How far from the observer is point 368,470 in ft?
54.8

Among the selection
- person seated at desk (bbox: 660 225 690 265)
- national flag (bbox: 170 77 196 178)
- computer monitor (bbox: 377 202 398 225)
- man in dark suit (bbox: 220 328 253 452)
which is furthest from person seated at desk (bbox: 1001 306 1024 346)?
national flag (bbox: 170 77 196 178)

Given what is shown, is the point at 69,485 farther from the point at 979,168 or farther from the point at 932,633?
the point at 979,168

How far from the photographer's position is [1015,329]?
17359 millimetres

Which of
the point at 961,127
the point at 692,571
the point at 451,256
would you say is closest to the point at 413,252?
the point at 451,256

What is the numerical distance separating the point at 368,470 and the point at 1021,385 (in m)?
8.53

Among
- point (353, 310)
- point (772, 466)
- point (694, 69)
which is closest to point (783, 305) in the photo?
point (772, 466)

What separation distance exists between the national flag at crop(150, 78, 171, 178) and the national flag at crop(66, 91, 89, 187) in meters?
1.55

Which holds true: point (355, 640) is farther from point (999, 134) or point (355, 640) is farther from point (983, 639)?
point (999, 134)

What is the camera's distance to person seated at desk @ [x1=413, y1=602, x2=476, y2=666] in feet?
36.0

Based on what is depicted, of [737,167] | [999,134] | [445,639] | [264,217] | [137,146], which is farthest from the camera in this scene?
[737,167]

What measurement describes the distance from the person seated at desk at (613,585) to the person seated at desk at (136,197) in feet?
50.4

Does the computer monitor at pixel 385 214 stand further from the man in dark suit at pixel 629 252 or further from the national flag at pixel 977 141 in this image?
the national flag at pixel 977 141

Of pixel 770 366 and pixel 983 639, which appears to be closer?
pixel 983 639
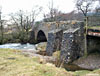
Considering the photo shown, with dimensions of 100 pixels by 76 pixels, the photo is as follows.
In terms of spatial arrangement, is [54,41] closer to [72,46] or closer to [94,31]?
[72,46]

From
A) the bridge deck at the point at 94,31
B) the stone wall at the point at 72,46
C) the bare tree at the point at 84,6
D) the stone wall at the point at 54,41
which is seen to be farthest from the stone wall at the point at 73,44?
the bare tree at the point at 84,6

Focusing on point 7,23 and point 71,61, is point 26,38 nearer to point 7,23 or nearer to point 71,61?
point 7,23

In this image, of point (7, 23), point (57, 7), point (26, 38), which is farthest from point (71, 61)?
point (57, 7)

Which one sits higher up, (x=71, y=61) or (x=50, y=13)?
(x=50, y=13)

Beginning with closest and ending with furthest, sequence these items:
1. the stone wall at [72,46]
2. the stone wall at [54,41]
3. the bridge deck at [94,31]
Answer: the bridge deck at [94,31] → the stone wall at [72,46] → the stone wall at [54,41]

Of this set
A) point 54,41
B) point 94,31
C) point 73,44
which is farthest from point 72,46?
point 54,41

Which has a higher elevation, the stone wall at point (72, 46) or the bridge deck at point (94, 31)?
the bridge deck at point (94, 31)

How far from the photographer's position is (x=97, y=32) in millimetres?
7562

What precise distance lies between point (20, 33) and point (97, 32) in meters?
13.5

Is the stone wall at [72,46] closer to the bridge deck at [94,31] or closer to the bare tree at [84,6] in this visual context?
the bridge deck at [94,31]

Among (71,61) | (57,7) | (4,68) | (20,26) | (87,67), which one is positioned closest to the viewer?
(4,68)

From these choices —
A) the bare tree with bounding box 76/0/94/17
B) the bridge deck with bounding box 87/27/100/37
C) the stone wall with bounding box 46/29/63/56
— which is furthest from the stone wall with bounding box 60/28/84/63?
the bare tree with bounding box 76/0/94/17

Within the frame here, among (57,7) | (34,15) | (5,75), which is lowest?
(5,75)

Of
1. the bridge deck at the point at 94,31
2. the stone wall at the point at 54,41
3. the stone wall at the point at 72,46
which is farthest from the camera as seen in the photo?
the stone wall at the point at 54,41
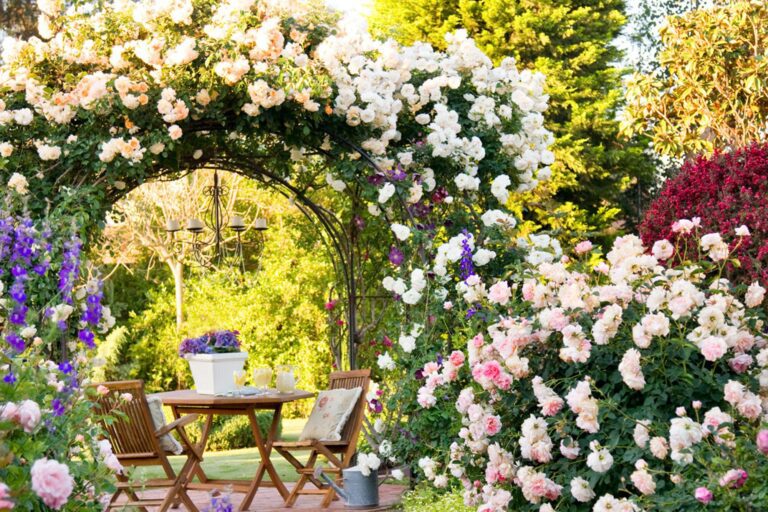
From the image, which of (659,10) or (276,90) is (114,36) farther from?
(659,10)

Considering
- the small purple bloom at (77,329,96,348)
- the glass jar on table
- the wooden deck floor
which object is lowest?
the wooden deck floor

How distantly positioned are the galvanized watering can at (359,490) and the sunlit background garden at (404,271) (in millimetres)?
18

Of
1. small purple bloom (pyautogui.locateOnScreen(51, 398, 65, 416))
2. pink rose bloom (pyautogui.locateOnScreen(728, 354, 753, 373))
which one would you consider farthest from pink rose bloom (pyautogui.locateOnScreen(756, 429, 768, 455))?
small purple bloom (pyautogui.locateOnScreen(51, 398, 65, 416))

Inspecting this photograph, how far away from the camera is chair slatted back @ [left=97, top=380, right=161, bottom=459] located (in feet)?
17.6

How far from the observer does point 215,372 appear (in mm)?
6289

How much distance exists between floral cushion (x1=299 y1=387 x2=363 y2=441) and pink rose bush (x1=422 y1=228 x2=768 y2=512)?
88.0 inches

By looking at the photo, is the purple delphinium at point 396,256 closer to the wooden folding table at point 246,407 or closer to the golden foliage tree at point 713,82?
the wooden folding table at point 246,407

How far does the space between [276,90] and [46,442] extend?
2996 millimetres

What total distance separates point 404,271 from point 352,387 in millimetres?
1173

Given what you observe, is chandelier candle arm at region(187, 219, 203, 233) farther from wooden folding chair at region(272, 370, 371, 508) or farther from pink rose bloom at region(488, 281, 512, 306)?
pink rose bloom at region(488, 281, 512, 306)

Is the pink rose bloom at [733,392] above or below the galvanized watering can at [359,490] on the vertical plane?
above

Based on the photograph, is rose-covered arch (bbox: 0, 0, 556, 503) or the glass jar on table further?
the glass jar on table

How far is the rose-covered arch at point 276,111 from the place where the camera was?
17.4ft

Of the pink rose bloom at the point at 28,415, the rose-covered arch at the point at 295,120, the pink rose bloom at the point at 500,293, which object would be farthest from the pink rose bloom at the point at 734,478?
the rose-covered arch at the point at 295,120
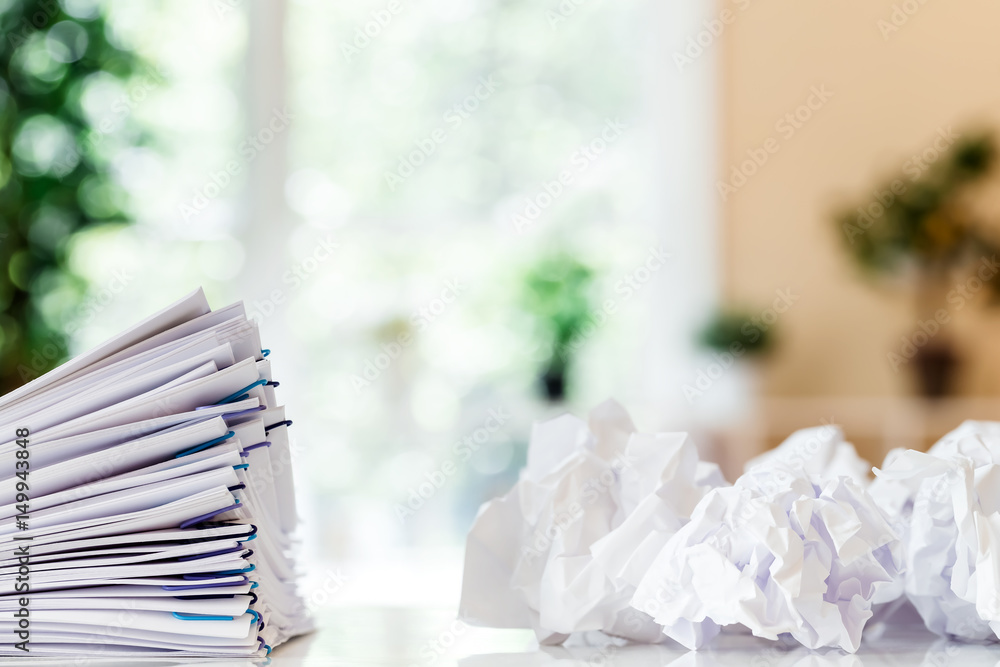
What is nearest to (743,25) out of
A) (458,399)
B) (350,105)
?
(350,105)

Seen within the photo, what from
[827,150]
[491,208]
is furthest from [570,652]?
[827,150]

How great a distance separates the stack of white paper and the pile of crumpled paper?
0.56 ft

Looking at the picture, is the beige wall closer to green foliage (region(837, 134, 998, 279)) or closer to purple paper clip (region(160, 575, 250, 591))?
green foliage (region(837, 134, 998, 279))

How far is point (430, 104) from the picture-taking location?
2939 millimetres

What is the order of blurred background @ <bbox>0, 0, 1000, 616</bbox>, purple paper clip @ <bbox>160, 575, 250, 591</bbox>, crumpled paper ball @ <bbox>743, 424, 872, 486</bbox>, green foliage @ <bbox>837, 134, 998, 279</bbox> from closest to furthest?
1. purple paper clip @ <bbox>160, 575, 250, 591</bbox>
2. crumpled paper ball @ <bbox>743, 424, 872, 486</bbox>
3. green foliage @ <bbox>837, 134, 998, 279</bbox>
4. blurred background @ <bbox>0, 0, 1000, 616</bbox>

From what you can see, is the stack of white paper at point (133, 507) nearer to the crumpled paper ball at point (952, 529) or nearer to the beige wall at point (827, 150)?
the crumpled paper ball at point (952, 529)

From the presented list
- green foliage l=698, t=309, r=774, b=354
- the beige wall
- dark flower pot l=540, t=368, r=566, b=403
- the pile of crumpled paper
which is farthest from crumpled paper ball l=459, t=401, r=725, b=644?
the beige wall

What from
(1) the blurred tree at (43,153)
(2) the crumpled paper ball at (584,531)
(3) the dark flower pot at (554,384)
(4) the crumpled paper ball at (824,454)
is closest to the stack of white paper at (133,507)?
(2) the crumpled paper ball at (584,531)

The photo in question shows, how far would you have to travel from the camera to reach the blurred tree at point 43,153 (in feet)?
8.60

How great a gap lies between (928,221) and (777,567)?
95.0 inches

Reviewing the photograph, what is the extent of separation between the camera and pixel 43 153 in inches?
104

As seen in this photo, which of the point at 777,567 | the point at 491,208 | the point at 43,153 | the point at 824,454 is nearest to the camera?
the point at 777,567

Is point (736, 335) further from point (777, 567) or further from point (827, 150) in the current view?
point (777, 567)

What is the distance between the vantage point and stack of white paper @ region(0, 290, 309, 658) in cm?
46
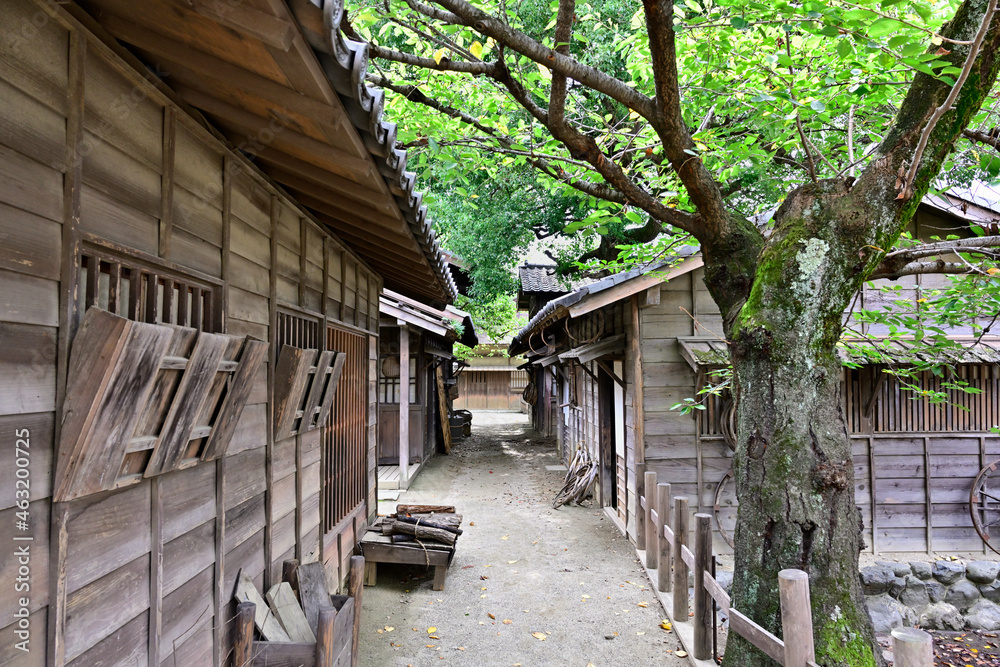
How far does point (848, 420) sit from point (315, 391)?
24.1ft

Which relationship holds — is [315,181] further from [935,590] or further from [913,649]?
[935,590]

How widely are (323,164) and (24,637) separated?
7.45 feet

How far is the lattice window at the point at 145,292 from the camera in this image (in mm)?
1965

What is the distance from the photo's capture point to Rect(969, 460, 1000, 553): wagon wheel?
8.20m

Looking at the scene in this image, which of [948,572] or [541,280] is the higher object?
[541,280]

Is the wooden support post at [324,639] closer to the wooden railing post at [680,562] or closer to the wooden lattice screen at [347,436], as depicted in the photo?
the wooden lattice screen at [347,436]

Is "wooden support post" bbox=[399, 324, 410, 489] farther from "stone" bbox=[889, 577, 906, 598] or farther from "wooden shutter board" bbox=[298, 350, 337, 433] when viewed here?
"stone" bbox=[889, 577, 906, 598]

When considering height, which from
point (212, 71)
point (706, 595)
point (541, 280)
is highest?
point (541, 280)

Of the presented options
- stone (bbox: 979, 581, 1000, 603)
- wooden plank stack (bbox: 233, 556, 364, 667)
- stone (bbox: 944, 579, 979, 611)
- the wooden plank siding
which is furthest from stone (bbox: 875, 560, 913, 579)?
the wooden plank siding

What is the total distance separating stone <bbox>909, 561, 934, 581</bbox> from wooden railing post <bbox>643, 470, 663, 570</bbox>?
11.7ft

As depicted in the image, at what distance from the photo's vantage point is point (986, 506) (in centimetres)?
827

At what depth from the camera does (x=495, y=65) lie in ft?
13.1

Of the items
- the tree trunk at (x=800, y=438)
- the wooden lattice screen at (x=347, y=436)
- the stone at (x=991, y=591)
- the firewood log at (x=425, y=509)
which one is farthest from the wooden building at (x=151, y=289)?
the stone at (x=991, y=591)

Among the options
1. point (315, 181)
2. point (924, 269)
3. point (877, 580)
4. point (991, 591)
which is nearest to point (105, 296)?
point (315, 181)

* Alıştırma Yönergesi *
"Given what you" ifadesini içeren satırla başlayıp "4. blurred background" ifadesini içeren satırla biten bölümü, "watering can" yerine "flower pot" yazarak ve geri kalan her şeyi değiştirmeden güncelleyiniz. Resimleri yanıta almayınız.

* Göreve Yanıt *
Given what you observe, is chandelier candle arm at region(187, 219, 203, 233) farther from wooden folding chair at region(272, 370, 371, 508) or farther from pink rose bloom at region(488, 281, 512, 306)?
pink rose bloom at region(488, 281, 512, 306)

Is the pink rose bloom at [733,392] above or below the galvanized flower pot at [359,490] on the vertical plane?
above

Based on the photograph, is rose-covered arch (bbox: 0, 0, 556, 503) or the glass jar on table further?
the glass jar on table

How far is the rose-covered arch at point 276,111 from the place where the camera was?
17.4ft

Of the pink rose bloom at the point at 28,415, the rose-covered arch at the point at 295,120, the pink rose bloom at the point at 500,293, which object would be farthest from the pink rose bloom at the point at 734,478?
the rose-covered arch at the point at 295,120
What is nearest to (743,25) out of
A) (458,399)
B) (350,105)
?
(350,105)

Seen within the photo, what from
[827,150]
[491,208]
is furthest from [570,652]?
[827,150]

How great a distance separates the stack of white paper and the pile of crumpled paper?
0.56 ft

Looking at the picture, is the beige wall closer to green foliage (region(837, 134, 998, 279)) or closer to purple paper clip (region(160, 575, 250, 591))?
green foliage (region(837, 134, 998, 279))

How far is point (430, 104) from the picture-taking location?
2939 millimetres

What is the order of blurred background @ <bbox>0, 0, 1000, 616</bbox>, purple paper clip @ <bbox>160, 575, 250, 591</bbox>, crumpled paper ball @ <bbox>743, 424, 872, 486</bbox>, green foliage @ <bbox>837, 134, 998, 279</bbox> from closest to furthest?
1. purple paper clip @ <bbox>160, 575, 250, 591</bbox>
2. crumpled paper ball @ <bbox>743, 424, 872, 486</bbox>
3. green foliage @ <bbox>837, 134, 998, 279</bbox>
4. blurred background @ <bbox>0, 0, 1000, 616</bbox>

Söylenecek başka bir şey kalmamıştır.